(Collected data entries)
·····

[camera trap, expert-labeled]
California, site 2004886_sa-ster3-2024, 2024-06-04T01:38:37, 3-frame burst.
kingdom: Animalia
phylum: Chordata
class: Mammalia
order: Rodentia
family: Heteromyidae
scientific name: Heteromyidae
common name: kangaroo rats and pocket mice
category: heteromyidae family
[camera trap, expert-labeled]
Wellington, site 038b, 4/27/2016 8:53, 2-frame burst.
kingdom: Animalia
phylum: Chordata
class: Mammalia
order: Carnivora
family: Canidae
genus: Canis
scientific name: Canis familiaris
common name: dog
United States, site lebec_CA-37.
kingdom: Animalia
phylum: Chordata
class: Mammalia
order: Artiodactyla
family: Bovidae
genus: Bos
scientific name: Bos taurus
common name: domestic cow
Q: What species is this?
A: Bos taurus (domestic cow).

·····

◆ YOUR TASK:
The records above are to be copied out exactly, line for line.

◆ TASK OUTPUT:
[camera trap, expert-labeled]
California, site 2004886_sa-ster3-2024, 2024-06-04T01:38:37, 3-frame burst.
kingdom: Animalia
phylum: Chordata
class: Mammalia
order: Rodentia
family: Heteromyidae
scientific name: Heteromyidae
common name: kangaroo rats and pocket mice
category: heteromyidae family
[camera trap, expert-labeled]
Wellington, site 038b, 4/27/2016 8:53, 2-frame burst.
kingdom: Animalia
phylum: Chordata
class: Mammalia
order: Carnivora
family: Canidae
genus: Canis
scientific name: Canis familiaris
common name: dog
United States, site lebec_CA-37.
kingdom: Animalia
phylum: Chordata
class: Mammalia
order: Artiodactyla
family: Bovidae
genus: Bos
scientific name: Bos taurus
common name: domestic cow
Q: What species is this?
A: Bos taurus (domestic cow).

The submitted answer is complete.